A gauge of planned U.S. business spending rose more than expected in June and new orders for long-lasting manufactured goods surged, offering tentative signs of a pickup in economic activity. Meanwhile, the number of Americans filing new claims for jobless benefits rose slightly last week in a sign the U.S. labor market continues to improve at a moderate pace.
The Commerce Department said on Thursday non-defense capital goods orders excluding aircraft, a closely watched proxy for business spending plans, increased 0.7 percent after rising by a revised 2.2 percent in May.
Economists had expected this category to only rise 0.5 percent after a previously reported 1.5 percent gain in May.
Orders for long-lasting manufactured goods jumped 4.2 percent as demand for goods ranging from aircraft to machinery improved. Orders for these goods, which range from toasters to aircraft, had increased by a revised 5.2 percent in May.
Economists polled by Reuters had expected orders for durable goods to rise only 1.3 percent after a previously reported 3.7 percent increase the prior month.
The gains in both the so-called core capital goods and durable goods orders were consistent with other manufacturing data that have suggested factory activity is regaining some momentum after hitting a soft patch earlier this year.
(Read more: US Layoffs Rise in June, but the First Half Improves)
The sustained gains bolster expectations of a re-acceleration in economic growth in the second half of the year.
Last month, shipments of core capital goods— used to calculate equipment and software spending in the gross domestic product report, fell 0.9 percent. That followed a 1.9 percent increase in May and pointed to moderate growth in business spending on capital equipment in the second quarter.
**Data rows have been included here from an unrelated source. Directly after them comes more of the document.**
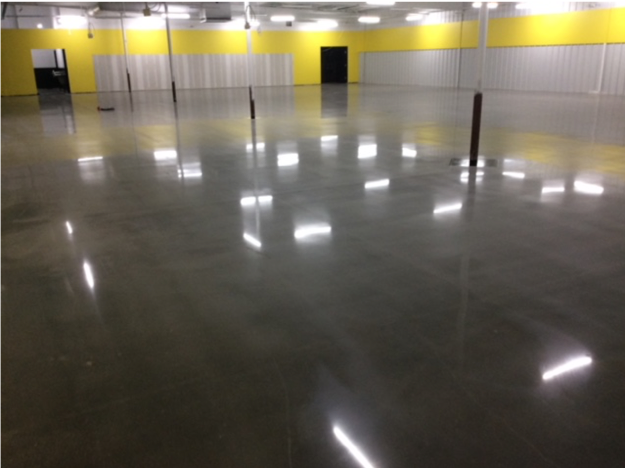 Lights shine on a dark grey polished concrete floor.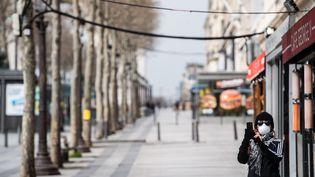 Même image surprenante sur les Champs-Elysées, à Paris, immortalisés vides par cette touriste le 17 mars 2020. (MARTIN BUREAU / AFP)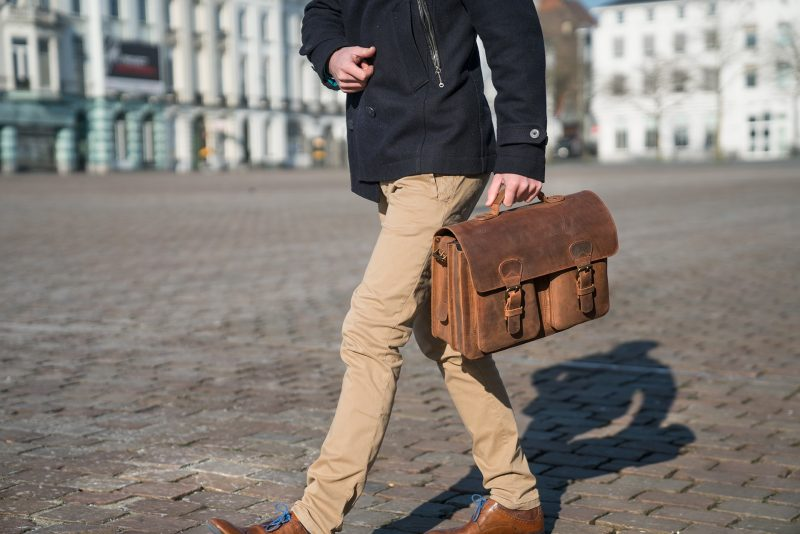 Professor carrying his vintage brown leather satchel by the handle in the street.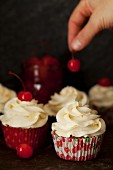 Decorating White Chocolate Cupcakes with Maraschino Cherries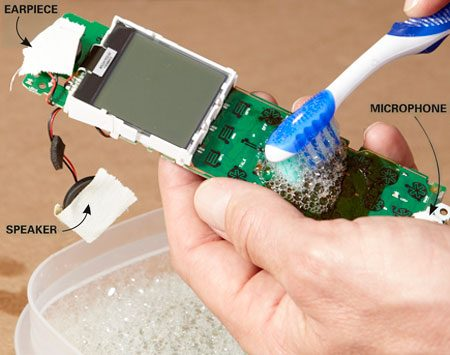 <b>Photo 1: Scrub off the crud</b></br> Dip the toothbrush into the cleaning solution and gently scrub the soda residue from the push buttons and the circuit board.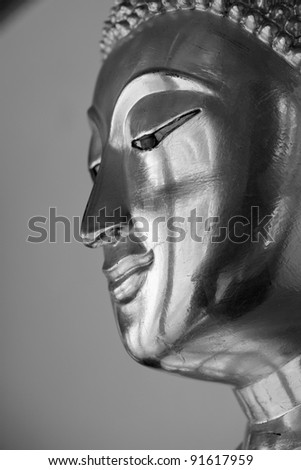 Face of buddha statue, black and white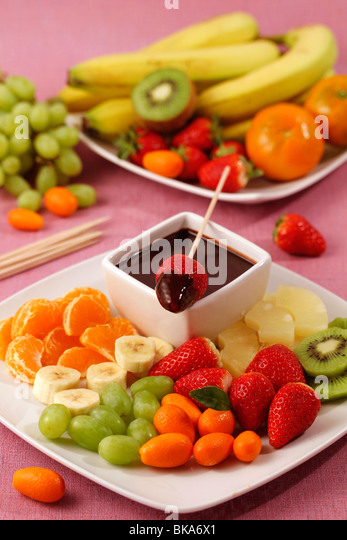 Fruit skewers with chocolate. Recipe available. - Stock Image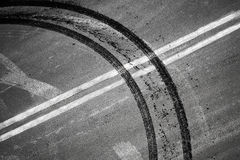 Crossing of double dividing lines road marking and tires track Royalty Free Stock Photography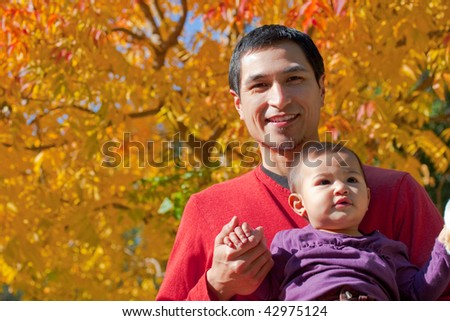 A father is holding his daughter under an autumn tree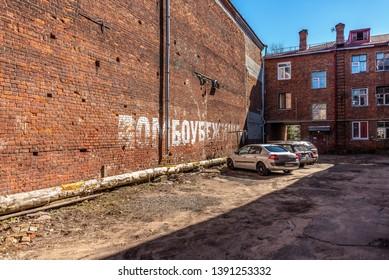 "The courtyard of an old brick apartment building abandoned since Great Patriotic War (1941-1945) (World War II). Inscription in Russian: ""Shelter"". Rybinsk, Yaroslavl region, Russia"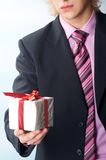 Man holiday a gift on his hand Royalty Free Stock Photos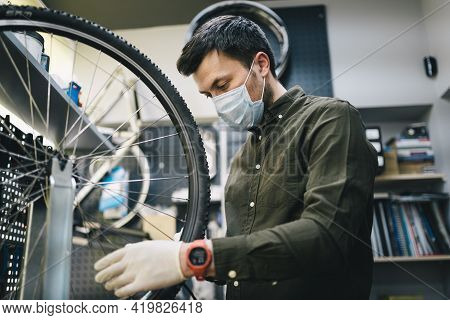 Bicycle Mechanic Wearing Protective Mask And Gloves Repairs Customers Bicycle Wheel In Accordance Wi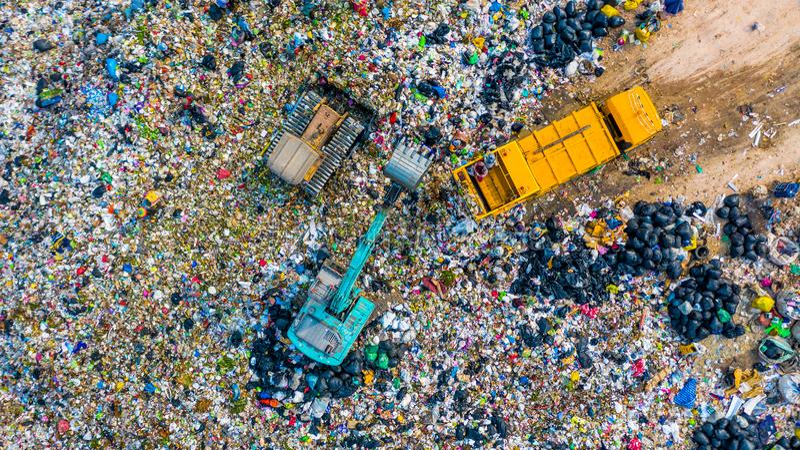 A pilha do lixo na descarga ou na operação de descarga de lixo, caminhões de lixo da vista aérea descarrega o lixo a uma operação fotografia de stock royalty free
Last month, demand for transportation equipment increased 12.8 percent, buoyed by a surge in orders for civilian aircraft.
Boeing received orders for 287 aircraft, adding to May's 232 tally, according to information posted on its website. Orders for motor vehicles advanced 1.3 percent after falling 0.8 percent the prior month.
Orders excluding transportation were flat. There were gains in orders for machinery and fabricated metal products. However, orders for computers and electronic products, and electrical equipment, appliances and components fell.
Jobless claims rise
Initial claims for state unemployment benefits increased by 7,000 to a seasonally adjusted 343,000, the Labor Department said in a separate report Thursday.
Readings for jobless claims can be volatile in July because many factories close to retool during the period, and it is difficult for the government to adjust the data for seasonal swings because the shutdown schedule varies from year to year.
Still, a four-week average of new claims, which smooths out volatility, fell 1,250 from a week earlier.
The data reinforces the view that the labor market is weathering this year's tax hikes and federal budget cuts, which appeared to drag heavily on economic growth during the first half of the year.
A Labor Department analyst said there was nothing unusual in the data and that no states had provided estimates.
Economists polled by Reuters had expected first-time applications to rise to 340,000 last week. Claims for the prior week were revised to show 2,000 more applications received than previously reported.
The U.S. labor market has shown signs of strength in recent weeks, with 195,000 jobs added to payrolls in June. This has fueled expectations the Federal Reserve will start winding down its massive stimulus program as early as September.
At the same time, Fed Chairman Ben Bernanke has said the Fed would only begin withdrawing its support if the economy improves as much as policymakers expect.
The claims report showed the number of people still receiving benefits under regular state programs after an initial week of aid fell 119,000 to nearly 3.0 million in the week ended July 13.